What the heck is Longevity Risk?
Why does it affect me? To put it simply, Longevity Risk is a new concept that addresses the issue of ensuring people do not outlive their money. Many financial professionals have made it a practice to ensure clients do not outlast their retirement investments, but now this NEW term has come to the surface. But with the average life span on the rise, this can certainly be a concern.
To help with the Longevity Risk, federal employees can use the Thrift Saving Plan (TSP), G Fund to grow monies throughout their working career. But many still wonder if its ENOUGH for their entire remaining life.
For non-federal employees the idea of a pension program is nearly non-existent. To those same Americans the concept of accumulation of funds beyond Social Security is mostly a dream. For a federal employee the concern is entirely different. The G Fund was designed to ensure a steady return without the exposure to market risks. However; the perpetual low returns cause many professionals to worry that there will not be enough money to last their client’s lifetime.

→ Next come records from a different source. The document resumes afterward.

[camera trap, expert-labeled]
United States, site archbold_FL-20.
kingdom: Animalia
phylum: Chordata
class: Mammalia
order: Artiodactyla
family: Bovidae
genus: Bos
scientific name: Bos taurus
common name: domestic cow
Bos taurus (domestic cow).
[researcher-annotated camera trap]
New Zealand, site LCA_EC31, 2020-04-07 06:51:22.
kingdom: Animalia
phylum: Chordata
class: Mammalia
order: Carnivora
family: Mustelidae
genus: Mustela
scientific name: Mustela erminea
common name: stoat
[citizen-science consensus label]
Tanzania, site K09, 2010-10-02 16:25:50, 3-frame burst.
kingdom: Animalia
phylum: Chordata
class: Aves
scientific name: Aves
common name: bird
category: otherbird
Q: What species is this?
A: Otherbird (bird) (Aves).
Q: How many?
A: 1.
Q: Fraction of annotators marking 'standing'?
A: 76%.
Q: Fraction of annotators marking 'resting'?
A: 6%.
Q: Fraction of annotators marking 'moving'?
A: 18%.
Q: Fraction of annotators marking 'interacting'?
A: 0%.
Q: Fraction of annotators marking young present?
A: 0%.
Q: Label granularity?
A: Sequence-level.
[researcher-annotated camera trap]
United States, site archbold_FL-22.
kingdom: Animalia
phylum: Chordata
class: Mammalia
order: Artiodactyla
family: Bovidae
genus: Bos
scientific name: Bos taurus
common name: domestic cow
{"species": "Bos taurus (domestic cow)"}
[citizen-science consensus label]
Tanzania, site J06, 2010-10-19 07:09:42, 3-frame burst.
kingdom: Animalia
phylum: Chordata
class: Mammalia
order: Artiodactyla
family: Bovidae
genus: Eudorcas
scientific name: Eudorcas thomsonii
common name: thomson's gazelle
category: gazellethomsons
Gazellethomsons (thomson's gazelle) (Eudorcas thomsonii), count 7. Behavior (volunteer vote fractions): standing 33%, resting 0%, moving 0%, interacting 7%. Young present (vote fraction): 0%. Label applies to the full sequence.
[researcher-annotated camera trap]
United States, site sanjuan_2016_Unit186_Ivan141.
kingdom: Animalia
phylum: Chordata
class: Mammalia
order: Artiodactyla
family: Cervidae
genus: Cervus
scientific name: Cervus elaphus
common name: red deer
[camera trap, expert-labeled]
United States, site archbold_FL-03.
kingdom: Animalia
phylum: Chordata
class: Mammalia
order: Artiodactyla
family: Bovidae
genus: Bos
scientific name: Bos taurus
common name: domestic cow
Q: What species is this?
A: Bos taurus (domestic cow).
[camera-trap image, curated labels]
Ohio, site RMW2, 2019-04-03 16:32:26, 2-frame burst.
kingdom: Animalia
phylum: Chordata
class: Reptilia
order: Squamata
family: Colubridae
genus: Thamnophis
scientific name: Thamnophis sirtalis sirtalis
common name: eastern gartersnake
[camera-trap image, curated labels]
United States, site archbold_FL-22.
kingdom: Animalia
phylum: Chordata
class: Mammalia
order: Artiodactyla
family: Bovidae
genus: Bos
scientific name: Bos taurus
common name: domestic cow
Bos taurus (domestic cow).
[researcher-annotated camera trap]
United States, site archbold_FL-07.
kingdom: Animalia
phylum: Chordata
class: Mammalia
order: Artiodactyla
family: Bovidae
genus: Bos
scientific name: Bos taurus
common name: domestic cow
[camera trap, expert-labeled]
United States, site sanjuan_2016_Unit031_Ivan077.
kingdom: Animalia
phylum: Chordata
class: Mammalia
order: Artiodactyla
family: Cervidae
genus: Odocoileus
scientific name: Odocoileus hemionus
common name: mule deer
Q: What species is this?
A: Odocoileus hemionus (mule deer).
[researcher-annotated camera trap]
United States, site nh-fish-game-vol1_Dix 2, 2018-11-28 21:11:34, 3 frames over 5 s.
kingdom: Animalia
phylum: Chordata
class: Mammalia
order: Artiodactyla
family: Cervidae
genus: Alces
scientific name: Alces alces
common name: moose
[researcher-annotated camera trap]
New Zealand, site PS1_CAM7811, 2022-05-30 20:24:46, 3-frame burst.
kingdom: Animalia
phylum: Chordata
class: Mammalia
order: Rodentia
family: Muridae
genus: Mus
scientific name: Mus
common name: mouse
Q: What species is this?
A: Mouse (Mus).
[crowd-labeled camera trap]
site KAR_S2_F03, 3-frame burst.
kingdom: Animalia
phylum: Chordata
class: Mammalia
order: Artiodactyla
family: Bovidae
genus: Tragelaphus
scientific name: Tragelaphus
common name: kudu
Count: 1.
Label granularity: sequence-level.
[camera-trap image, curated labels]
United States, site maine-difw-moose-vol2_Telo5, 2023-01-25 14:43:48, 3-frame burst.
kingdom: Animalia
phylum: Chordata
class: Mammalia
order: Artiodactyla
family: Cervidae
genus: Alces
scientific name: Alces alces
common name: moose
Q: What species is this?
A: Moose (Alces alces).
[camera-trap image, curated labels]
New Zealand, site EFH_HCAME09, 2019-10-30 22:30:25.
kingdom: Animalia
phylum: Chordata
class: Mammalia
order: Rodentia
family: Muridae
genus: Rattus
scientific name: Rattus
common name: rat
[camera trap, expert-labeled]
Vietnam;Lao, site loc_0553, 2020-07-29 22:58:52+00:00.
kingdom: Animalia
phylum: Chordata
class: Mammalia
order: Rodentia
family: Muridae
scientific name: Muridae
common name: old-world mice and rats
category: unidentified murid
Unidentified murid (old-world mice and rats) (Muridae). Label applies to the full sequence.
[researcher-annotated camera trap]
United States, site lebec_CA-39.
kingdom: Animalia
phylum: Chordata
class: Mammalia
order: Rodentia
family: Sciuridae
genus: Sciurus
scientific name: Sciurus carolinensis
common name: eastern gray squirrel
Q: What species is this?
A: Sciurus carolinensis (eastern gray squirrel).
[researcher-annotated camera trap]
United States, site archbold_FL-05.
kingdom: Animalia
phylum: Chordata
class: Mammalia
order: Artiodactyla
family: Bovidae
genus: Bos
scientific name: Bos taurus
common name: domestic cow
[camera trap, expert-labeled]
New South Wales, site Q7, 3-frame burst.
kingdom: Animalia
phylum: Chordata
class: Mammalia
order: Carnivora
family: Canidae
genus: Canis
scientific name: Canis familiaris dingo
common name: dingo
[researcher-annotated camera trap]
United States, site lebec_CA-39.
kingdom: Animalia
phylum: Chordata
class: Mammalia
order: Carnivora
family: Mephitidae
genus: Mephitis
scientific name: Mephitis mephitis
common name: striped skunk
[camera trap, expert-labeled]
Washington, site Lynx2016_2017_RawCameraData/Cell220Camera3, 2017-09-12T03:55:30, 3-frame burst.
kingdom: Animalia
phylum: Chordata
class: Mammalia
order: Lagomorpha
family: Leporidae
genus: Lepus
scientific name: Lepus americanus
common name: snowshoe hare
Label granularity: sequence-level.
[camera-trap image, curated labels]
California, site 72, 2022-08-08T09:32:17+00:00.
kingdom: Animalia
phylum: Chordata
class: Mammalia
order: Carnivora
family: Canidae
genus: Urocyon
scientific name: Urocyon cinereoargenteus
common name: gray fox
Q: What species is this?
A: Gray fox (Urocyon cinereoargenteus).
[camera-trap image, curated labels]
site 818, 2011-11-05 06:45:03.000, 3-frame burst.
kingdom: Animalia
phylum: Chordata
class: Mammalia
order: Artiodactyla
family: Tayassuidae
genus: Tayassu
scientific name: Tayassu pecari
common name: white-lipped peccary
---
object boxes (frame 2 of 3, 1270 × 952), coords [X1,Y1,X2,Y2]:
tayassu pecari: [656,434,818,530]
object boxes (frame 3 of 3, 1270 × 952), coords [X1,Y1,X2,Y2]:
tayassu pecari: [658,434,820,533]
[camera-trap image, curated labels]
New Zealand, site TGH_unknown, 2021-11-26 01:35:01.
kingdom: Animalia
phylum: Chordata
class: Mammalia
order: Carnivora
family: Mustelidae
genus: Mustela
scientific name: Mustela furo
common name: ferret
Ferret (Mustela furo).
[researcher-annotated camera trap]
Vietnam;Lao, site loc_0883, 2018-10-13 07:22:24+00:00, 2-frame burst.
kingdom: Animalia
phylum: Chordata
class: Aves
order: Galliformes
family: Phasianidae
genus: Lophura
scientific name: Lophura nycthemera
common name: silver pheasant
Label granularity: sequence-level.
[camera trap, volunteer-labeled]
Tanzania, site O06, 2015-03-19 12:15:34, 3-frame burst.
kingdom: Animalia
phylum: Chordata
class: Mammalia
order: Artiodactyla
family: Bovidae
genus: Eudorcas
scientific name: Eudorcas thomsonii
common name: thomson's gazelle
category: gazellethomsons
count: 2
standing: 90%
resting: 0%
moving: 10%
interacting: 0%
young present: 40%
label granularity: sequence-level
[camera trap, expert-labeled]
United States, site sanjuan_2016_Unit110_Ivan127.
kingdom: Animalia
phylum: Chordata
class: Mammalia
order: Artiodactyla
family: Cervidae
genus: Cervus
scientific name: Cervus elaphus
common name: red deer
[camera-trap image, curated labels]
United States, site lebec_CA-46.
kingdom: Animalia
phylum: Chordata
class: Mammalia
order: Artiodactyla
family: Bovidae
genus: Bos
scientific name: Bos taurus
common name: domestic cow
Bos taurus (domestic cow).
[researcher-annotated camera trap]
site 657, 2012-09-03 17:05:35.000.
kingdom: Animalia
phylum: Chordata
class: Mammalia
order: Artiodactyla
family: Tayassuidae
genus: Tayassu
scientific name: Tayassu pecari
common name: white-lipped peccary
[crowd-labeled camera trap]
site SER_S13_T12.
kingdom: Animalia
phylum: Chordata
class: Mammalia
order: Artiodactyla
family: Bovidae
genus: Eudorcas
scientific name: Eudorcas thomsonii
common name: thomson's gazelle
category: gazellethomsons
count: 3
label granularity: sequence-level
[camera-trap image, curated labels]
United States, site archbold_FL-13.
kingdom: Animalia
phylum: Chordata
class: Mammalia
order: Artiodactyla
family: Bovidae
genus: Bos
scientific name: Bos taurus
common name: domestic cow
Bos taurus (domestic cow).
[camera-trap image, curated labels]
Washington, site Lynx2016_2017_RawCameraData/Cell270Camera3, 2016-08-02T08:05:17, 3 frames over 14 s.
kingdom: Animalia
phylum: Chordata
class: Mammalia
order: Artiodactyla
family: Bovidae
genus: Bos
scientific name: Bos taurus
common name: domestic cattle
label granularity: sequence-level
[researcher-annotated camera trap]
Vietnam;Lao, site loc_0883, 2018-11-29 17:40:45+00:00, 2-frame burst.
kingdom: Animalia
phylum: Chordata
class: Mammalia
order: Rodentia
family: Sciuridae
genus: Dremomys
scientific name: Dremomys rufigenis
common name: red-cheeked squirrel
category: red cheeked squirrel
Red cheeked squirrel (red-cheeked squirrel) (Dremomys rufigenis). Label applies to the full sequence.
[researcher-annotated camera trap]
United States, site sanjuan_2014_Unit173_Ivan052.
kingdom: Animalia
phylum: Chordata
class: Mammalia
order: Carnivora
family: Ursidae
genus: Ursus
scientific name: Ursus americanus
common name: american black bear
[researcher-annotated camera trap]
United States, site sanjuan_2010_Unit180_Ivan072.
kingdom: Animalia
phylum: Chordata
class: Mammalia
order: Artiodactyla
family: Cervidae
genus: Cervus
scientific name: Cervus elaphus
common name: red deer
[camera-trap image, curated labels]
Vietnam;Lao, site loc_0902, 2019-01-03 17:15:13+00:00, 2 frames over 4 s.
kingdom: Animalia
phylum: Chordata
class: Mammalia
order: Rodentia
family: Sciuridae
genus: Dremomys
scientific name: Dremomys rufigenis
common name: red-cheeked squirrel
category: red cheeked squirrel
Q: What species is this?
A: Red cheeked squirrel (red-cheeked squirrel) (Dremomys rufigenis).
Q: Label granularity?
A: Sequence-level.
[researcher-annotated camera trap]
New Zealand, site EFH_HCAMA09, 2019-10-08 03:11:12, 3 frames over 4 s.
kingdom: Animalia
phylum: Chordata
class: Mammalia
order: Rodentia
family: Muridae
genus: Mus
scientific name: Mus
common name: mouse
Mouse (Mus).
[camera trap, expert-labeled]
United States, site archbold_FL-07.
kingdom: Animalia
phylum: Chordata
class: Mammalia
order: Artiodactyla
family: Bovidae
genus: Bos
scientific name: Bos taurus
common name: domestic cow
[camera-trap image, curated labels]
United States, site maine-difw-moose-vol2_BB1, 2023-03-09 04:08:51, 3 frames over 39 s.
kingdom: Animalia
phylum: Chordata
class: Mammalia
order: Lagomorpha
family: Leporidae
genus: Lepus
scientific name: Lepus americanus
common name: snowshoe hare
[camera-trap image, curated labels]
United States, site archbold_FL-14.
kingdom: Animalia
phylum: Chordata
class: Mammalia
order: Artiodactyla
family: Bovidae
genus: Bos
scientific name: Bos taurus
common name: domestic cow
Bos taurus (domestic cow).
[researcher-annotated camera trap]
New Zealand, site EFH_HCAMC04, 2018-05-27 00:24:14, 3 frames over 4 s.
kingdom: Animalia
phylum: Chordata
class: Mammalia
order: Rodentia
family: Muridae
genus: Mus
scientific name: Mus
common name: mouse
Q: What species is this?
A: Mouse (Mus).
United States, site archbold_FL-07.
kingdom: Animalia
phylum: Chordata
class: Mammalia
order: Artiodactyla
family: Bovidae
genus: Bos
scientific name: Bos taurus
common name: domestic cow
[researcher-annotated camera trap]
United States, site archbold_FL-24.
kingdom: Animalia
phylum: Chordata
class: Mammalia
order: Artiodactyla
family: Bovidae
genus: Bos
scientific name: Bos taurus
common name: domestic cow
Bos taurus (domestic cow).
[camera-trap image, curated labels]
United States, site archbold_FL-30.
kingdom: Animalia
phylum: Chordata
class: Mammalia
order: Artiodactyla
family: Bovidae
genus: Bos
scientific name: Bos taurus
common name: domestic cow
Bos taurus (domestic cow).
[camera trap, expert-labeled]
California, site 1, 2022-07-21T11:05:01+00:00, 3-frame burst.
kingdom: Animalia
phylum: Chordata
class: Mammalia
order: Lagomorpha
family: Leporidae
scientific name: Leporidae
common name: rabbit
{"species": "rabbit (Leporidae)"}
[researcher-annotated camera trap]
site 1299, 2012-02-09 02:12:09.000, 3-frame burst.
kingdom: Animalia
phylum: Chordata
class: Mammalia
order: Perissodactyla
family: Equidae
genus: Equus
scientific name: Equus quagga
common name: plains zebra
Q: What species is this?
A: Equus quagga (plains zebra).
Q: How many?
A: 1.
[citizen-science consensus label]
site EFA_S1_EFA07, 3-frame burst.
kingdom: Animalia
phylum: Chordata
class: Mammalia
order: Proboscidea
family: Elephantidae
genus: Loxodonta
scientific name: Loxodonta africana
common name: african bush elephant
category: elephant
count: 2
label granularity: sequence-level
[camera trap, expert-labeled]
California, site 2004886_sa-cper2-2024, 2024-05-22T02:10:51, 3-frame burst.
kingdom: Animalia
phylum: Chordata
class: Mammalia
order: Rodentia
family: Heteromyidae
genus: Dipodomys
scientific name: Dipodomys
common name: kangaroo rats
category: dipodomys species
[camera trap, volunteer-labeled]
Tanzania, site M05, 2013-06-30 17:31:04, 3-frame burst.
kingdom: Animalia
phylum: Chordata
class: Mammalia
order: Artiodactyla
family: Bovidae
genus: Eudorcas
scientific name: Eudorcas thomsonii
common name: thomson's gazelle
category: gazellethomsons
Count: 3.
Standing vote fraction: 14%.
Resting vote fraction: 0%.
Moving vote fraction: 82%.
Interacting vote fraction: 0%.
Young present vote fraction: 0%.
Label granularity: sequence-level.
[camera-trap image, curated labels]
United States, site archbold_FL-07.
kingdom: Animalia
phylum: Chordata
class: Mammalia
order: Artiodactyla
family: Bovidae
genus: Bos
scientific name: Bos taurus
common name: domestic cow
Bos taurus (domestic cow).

In 2011 the General Accounting Office published a document “Ensuring Income throughout Retirement Requires Difficult Choices.” This publication covered the use of annuities, which many people have never even considered. In part because they do not understand them and people shy away from anything insurance related. However, annuities offer guarantees which investments cannot provide. Responsible retirement professionals must, as some point, ensure clients will not outlive their money, rather than trying to make as much money as possible while exposing a client to volatility risk.
In retirement it is more important to ensure there is guaranteed funds unto death rather than the thought of going broke before death. While savings are important and necessary for a comfortable retirement, the annuities offer even more stability when facing the “Longevity Risk”.